Mondine   in   BLUES

I diversi  colori dei canti e delle musiche dai campi:

 blues, ballate, stornelli

 Betty GILMORE, i CANTOSOCIALE  e

 il CORO delle MONDARISO di VALLE  Lomellina 

 in concerto

Entusiasmante e straordinaria fusione di mondi culturali lontani, di terre e voci diverse: quella afroamericana di  Betty Gilmore  e quella lombarda delle Mondine di Valle con il supporto dei Cantosociale a condurre e amalgamare ritmi,suoni e melodie.

Uno spontaneo, appassionato incontro-confronto a suon di rime e strofe   ricordando il duro lavoro nei campi   a sottolineare ancora una volta che esiste un filo unico che lega le passioni e i sentimenti  civili dei popoli,al di la di ogni differenza razziale. Culture,generazioni, popoli diversi;un incontro interetnico , lingue e costumi diversi tra loro uniti dal canto e dalla musica più di quanto si possa immaginare.
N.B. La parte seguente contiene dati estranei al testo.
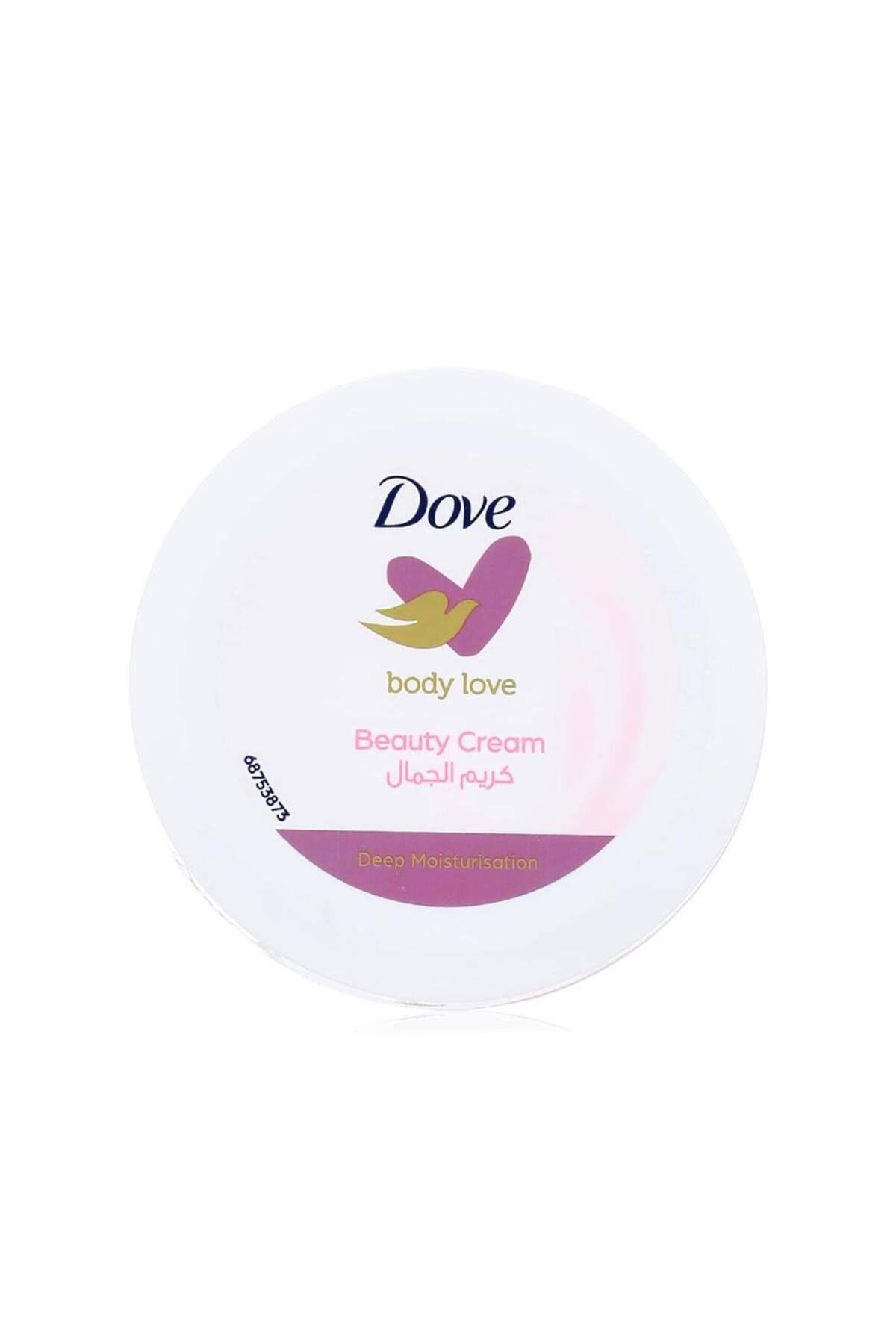 Dove-- 250 1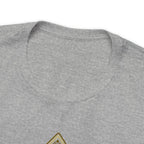 Essential NPC Shirt - Army / S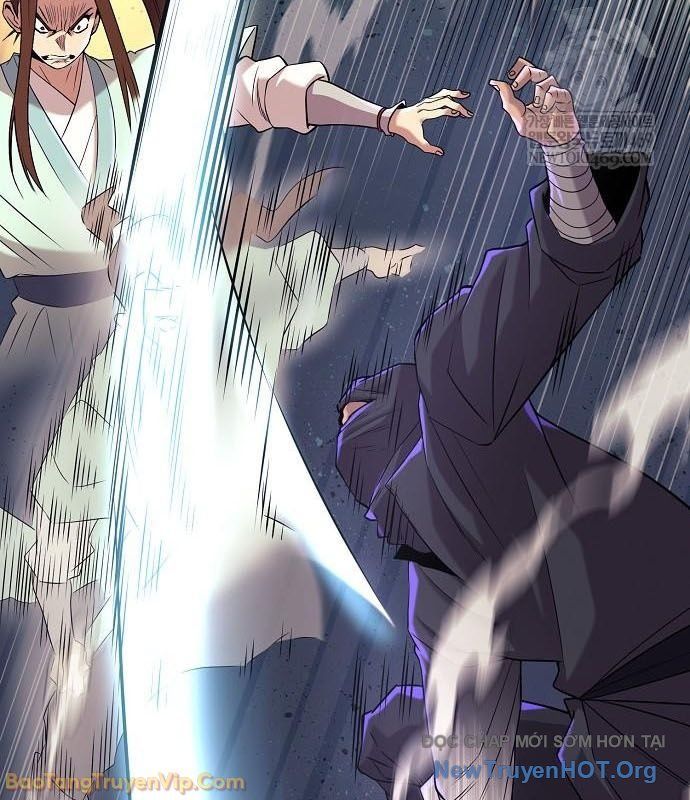 Đường Môn Truyền Kỳ - Chapter 23 - Page 114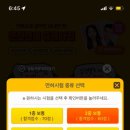 신진자동차운전전문학원 - 전주시 덕진구 추천로 201 | 신진자동차운전전문학원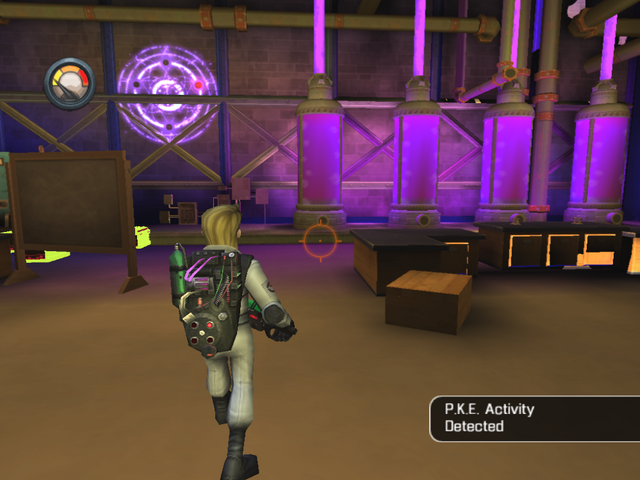 File:GBTVGSVlevelLIRscreencap79.png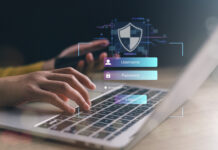 cybersecurity eset pmi saas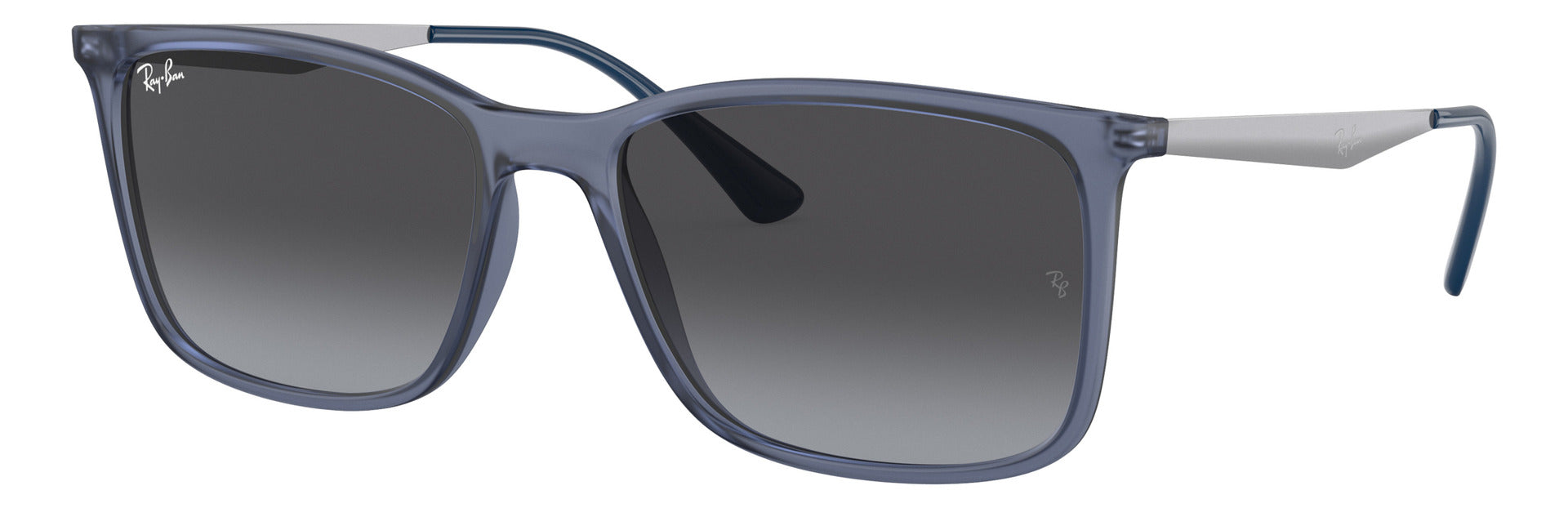 Ray-Ban Lentes de Sol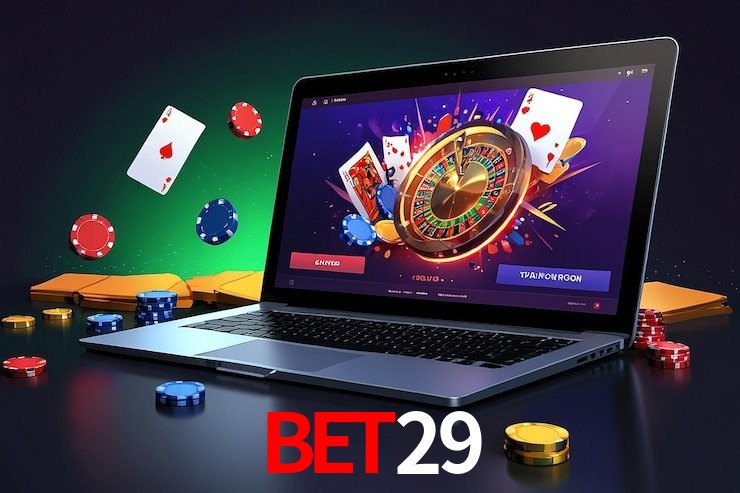 bet29.com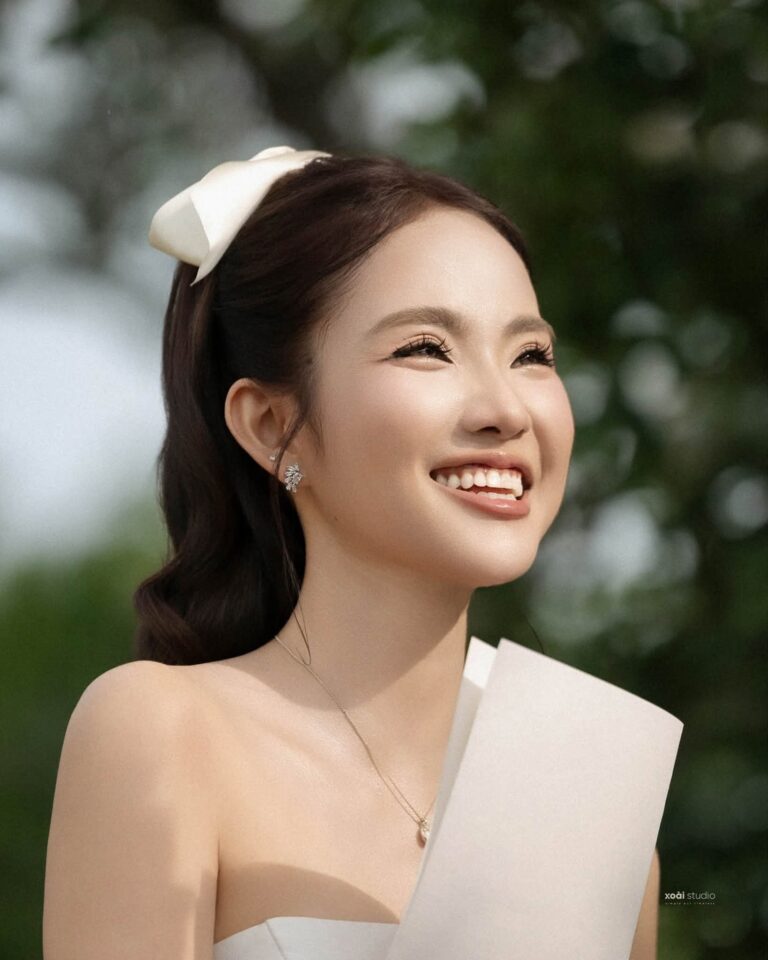 Xoai Studio anh cuoi Nha Trang trangngoc.14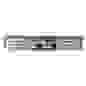 Платформа системного блока ASUS ESC4000 G4S up to 165W, 2x SFF8643 on the backplane, 2x 1600W PSU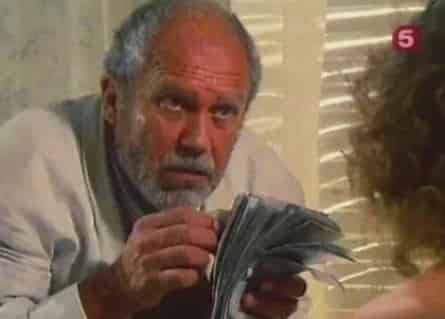 Римини, Римини кадры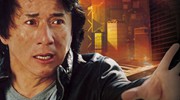 成龙跳海救人未果 娱乐圈明星意外死亡全纪录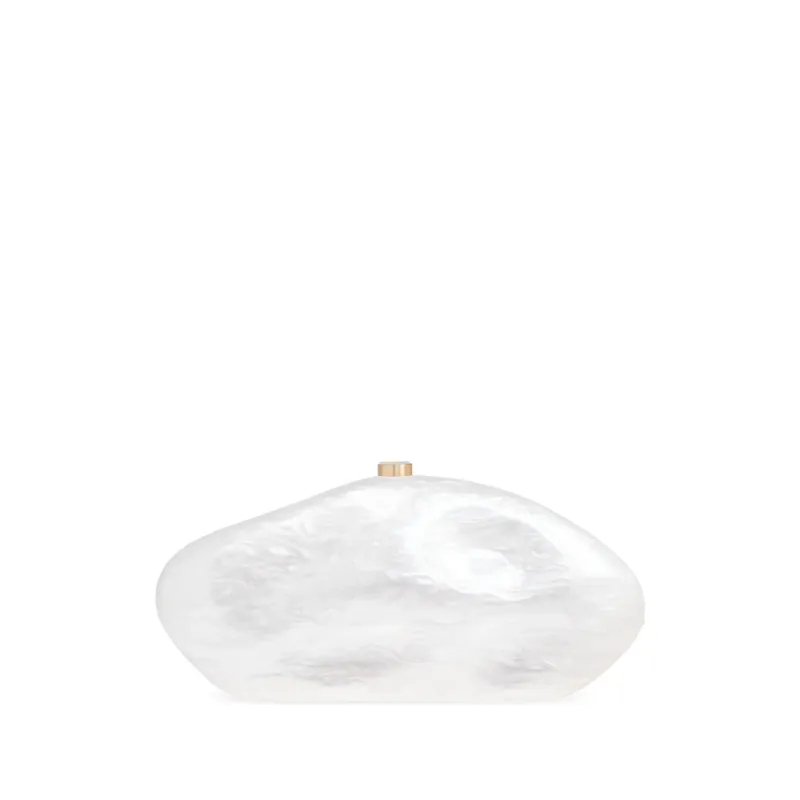 Bags Neutral - Cult Gaia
Sono i canti di lavoro,  della festa, dello spirito;strambotti e work song,ballate e blues dai campi;è il canto funzionale,veicolo di narrazione, di storie, di emozioni singole e di gruppo a guidare uno spettacolo  di emozioni e passioni.

MONDINE IN BLUES prevede performance separate e collettive con la Gilmore,fascinosa signora del blues che interpreta con grande intensità tanto i blues arcaici di Robert Johnson quanto quelli più elettrici di B.B King  e le sue poesie più intimiste. Dopo il coro lomellino di ultrasettantenni ex mondariso con gli originali stornelli satirici,con i canti di lavoro e le ballate narrative scalda i cuori .

Le “ragazzacce” di Valle Lomellina  sono irresistibili quando interpretano con straordinaria vitalità i canti (a sfondo sessuale)più “piccanti”,ricchi di doppi sensi e riescono a commuovere più di una generazione di spettatori quando raccontano le loro storie fatte di fughe in tempo di guerra,di amori giovanili,di scioperi…

A guidare,accompagnare con dialoghi,musiche e canzoni tanto le rime  che i racconti e le performance degli ospiti sono i CANTOSOCIALE che rinunciano in parte al loro repertorio per valorizzare al meglio  l’interazione artistica con le signore .

Il risultato è sorprendente,soprattutto nel finale dello spettacolo quando si vedono cantare tutti insieme mescolando dialetto lomellino e slang americano.

L’emozione è palpabile quando da un canto di schiavi che parla di frustate ricevute si passa ad una versione bluesy triste e arrabbiata di “Bella Ciao” delle mondine.

Da una parte si canta “Basta schiocchi della frusta per me…molti sono scappati via! “ e dall’altra si risponde con “C’è il capo in piedi col suo bastone… ma verrà un giorno che tutti quanti lavoreremo in libertà…!”

Il bello è che ormai si confondono i ritmi e le melodie  e si canta e si suona tutti insieme .

E’ la poesia del lavoro ,il comune sentire di  donne, il legame  forte della storia della gente  che   unisce: i giuvin e i vecc, al bianc el negar, i furest e i paisan.